‘When Trees Fall, Monkeys Scatter: Rethinking Democracy in China’ is an important book that tackles a timely and depressing issue of our times, the emergence of new types of regimes. John Keane, the author of the book, is renowned for his imaginative thinking about democracy and its future. One of his most prominent books is ‘The Life and Death of Democracy’ which is the first full-scale history of democracy after a century.
Over the last few decades, new types of regimes have been engulfing the world. These regimes appear to be democratic. Yet, inside these regimes, there are sizable efforts to undermine the very fundamental tenets of democracy, such as freedom of assembly and speech. Keane in this book, explains the complexity of such regimes as follows, ‘Contemporary political trends in China befuddle inherited narratives of authoritarianism and democracy’.
Keane starts with criticising orientalist views on China which claim that China is an authoritarian regime.
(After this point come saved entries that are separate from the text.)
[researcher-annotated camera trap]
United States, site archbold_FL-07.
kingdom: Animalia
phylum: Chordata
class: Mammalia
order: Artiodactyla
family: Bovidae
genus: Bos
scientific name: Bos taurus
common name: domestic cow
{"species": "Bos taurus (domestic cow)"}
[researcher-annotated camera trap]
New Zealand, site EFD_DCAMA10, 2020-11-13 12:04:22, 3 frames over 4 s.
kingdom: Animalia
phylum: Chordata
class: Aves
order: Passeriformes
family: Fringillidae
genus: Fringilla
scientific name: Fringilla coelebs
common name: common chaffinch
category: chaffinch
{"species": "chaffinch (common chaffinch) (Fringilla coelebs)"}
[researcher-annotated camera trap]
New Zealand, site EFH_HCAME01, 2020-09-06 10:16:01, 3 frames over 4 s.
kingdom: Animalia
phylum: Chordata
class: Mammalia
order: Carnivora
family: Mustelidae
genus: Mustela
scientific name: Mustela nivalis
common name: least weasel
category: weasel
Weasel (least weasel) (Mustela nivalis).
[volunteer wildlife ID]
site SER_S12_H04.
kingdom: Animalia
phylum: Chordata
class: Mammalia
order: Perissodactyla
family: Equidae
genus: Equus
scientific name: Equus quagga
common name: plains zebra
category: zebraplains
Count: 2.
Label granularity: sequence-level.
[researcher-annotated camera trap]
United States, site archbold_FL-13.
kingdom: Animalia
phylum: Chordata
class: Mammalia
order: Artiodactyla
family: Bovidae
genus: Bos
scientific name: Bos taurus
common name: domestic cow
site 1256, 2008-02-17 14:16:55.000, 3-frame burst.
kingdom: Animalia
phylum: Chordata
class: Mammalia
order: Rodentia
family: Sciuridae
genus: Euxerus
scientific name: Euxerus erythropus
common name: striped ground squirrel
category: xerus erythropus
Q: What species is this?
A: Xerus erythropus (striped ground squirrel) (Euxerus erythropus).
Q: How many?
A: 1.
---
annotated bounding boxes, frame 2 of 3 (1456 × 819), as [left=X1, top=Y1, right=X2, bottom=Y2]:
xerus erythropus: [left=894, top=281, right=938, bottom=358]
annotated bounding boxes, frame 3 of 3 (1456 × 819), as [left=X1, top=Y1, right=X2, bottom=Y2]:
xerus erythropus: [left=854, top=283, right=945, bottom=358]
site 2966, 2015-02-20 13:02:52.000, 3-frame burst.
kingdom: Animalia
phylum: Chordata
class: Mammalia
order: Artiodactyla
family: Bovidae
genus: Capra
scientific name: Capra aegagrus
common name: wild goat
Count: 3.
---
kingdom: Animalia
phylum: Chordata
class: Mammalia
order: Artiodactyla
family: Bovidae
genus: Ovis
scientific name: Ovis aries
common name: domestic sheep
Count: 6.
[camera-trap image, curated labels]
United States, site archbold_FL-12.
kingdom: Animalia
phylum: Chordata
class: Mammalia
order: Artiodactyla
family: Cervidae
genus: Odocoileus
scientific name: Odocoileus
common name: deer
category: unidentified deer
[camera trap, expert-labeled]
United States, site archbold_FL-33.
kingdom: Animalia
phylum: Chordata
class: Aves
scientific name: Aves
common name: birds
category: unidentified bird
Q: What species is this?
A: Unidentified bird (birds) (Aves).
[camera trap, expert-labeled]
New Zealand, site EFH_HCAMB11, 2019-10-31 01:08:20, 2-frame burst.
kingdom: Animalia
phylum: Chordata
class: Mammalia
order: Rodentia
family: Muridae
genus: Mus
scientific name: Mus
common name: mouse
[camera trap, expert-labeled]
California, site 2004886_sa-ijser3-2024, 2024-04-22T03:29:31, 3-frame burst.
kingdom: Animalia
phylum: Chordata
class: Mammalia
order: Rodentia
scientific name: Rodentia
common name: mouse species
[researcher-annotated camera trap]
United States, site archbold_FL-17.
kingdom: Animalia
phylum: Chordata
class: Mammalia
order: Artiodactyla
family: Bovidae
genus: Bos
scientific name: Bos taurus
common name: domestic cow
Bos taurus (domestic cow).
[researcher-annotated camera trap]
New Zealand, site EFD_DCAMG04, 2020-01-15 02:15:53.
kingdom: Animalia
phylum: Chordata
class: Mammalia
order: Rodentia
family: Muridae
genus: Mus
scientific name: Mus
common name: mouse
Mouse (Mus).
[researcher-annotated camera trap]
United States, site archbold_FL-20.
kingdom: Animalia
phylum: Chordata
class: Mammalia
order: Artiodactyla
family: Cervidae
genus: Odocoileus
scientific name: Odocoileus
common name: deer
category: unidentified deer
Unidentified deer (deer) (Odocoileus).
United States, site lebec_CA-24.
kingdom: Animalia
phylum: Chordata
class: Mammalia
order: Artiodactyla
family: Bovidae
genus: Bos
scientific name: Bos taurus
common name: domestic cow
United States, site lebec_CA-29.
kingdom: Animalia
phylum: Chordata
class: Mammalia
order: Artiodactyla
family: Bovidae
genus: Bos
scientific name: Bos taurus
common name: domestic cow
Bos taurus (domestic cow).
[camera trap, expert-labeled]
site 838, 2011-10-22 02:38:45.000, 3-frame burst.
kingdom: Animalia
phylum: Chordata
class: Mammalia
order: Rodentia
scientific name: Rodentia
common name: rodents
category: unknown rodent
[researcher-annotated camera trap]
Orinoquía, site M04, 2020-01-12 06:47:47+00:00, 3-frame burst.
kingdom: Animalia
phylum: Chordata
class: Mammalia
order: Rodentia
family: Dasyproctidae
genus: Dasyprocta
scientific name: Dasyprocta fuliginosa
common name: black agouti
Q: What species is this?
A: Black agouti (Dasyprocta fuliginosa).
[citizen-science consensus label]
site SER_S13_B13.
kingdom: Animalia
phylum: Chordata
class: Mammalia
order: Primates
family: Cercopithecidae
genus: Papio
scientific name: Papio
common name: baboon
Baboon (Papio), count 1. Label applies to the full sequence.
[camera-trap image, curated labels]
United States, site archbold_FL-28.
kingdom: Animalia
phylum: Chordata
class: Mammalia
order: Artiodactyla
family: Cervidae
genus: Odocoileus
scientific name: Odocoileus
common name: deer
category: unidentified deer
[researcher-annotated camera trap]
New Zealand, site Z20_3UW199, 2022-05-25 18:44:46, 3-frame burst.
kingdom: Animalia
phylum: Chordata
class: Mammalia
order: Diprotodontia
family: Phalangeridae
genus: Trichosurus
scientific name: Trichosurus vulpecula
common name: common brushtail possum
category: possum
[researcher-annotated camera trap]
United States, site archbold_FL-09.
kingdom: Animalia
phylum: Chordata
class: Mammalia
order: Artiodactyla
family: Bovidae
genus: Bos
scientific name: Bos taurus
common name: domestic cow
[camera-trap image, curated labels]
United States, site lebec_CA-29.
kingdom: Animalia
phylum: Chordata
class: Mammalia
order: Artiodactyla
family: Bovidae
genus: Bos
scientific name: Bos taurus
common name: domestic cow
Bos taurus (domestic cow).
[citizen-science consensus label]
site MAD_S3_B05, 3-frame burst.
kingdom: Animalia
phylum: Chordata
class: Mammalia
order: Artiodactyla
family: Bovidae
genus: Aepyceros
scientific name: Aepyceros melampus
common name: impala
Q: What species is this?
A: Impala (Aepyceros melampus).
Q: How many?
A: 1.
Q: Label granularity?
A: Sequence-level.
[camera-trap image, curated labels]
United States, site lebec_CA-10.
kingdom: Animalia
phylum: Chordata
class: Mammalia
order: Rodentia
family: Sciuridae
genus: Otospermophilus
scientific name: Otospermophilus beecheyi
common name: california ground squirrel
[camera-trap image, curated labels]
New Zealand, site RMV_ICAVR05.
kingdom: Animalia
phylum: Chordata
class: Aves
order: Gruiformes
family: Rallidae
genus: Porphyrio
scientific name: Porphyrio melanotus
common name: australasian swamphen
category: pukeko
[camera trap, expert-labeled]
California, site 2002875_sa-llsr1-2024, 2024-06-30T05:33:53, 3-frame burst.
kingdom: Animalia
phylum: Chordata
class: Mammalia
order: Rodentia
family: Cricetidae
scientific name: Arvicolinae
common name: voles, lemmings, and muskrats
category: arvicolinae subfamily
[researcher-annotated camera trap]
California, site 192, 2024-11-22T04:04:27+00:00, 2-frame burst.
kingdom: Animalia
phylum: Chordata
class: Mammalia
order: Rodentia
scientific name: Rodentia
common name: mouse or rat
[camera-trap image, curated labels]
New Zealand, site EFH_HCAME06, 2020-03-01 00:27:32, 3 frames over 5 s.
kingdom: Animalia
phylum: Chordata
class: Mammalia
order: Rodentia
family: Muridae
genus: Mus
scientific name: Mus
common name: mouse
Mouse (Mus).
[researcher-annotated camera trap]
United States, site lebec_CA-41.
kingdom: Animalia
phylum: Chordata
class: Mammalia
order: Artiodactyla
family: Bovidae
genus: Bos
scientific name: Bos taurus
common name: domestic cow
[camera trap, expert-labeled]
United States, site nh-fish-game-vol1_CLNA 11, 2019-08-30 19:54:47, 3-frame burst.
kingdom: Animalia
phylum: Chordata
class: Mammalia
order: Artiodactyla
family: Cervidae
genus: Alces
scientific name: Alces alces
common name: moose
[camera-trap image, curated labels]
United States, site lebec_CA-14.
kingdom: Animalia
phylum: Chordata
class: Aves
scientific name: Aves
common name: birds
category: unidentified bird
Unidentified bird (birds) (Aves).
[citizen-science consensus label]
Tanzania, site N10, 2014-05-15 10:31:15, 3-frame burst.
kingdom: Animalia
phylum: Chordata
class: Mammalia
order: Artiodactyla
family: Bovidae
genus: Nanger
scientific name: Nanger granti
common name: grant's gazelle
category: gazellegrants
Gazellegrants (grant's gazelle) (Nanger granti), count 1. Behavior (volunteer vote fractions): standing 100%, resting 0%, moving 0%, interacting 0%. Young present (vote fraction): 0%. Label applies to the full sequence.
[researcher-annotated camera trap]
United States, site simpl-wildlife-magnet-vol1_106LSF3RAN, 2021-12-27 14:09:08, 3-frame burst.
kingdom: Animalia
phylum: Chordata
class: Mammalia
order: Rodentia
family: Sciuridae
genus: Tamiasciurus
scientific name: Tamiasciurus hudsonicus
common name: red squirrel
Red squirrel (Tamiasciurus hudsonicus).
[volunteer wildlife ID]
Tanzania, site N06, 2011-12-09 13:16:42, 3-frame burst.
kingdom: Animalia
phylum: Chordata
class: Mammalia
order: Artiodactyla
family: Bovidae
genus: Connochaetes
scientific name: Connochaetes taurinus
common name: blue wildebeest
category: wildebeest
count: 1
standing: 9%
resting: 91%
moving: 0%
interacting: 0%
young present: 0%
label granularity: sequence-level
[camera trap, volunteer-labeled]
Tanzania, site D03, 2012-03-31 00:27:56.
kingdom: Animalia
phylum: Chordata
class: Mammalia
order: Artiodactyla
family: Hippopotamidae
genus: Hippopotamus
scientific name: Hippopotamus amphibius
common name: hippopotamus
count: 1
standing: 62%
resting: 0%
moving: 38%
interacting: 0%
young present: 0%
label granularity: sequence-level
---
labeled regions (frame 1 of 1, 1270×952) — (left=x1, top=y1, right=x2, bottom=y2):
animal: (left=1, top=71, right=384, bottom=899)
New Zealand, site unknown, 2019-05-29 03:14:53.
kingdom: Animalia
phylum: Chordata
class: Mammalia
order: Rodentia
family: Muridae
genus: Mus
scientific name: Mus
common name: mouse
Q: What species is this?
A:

Then he explains why Chinese regime type cannot be categorized purely as authoritarianism, as many scholars did in the past years.
Following this criticism, he depicts the ways Chinese government sustains its popularity despite many of its undemocratic acts and policies. Regimes such as China, he posits, to some degree keep their democratic aspects like elections to be seen legitimate in the face of both domestic and international audience. He utilizes a new framework to address and understand this “Chinese-made democracy” by offering the concept of “Phantom Democracy”.
‘Phantom Democracy’, to describe briefly, attempts to find an answer to the question of how such regimes sustain or even increase their popularity and legitimacy through wider popular consent. It does so by mapping six major phantom democratic strategies, namely the talk of the people, public opinion polls, public opinion leaders, media storms, the rule of law and elections. ‘Phantom Democracy’ is a system in which the regime creates loyalty in citizens by cultivating the phantasm of democracy, the feeling that they live in a “real” democracy.
The choice of the unorthodox term “phantom” is significant for the argument of the book. Phantom here means something between real and unreal. The author perfectly adapts the analogy of a phantom limb for a better understanding. For a person who experienced it, a phantom limb is not simply an imagination. It was for that person a part of his / her reality. Similarly, in a phantom democracy, the citizenry feels like they live in a democracy despite undemocratic changes or manipulations to its very nature and diminishment of its existence.
For Keane, phantom democracies, by nurturing the feeling of democracy and keeping to some degree the fundamental mechanisms like elections and institutions such as the judiciary and media keep fertile the seeds that can support more fuller forms of democracy. This, in many ways, gives us a hope that these regimes might end up developing a robust democracy or as Keane calls it a ‘Monitory Democracy’ where democracy means something beyond free and fair elections.
This concept of ‘Phantom Democracy’ offers us a fresh way of looking at regimes like China, Hungary, and so forth. Given that old concepts such as, ‘Illiberal Democracy’ and ‘Competitive Authoritarianism’, fail to fathom these new emerging regimes, John Keane provides us with a novel way of thinking about the decline of democracy around the world. On the other hand, as Jean-Paul Gagnon delicately puts, Keane starts us off but leaves much wanting. This book is indeed an excellent read for political science students or any other reader who is interested in China or the decline of democracy in general.
* Keane, John, When Trees Fall, Monkeys Scatter: Rethinking Democracy in China, WSPC, Europe, 2017, ISBN 978- 1786343598
** Ibrahim Genc is a PhD candidate at the Victoria University.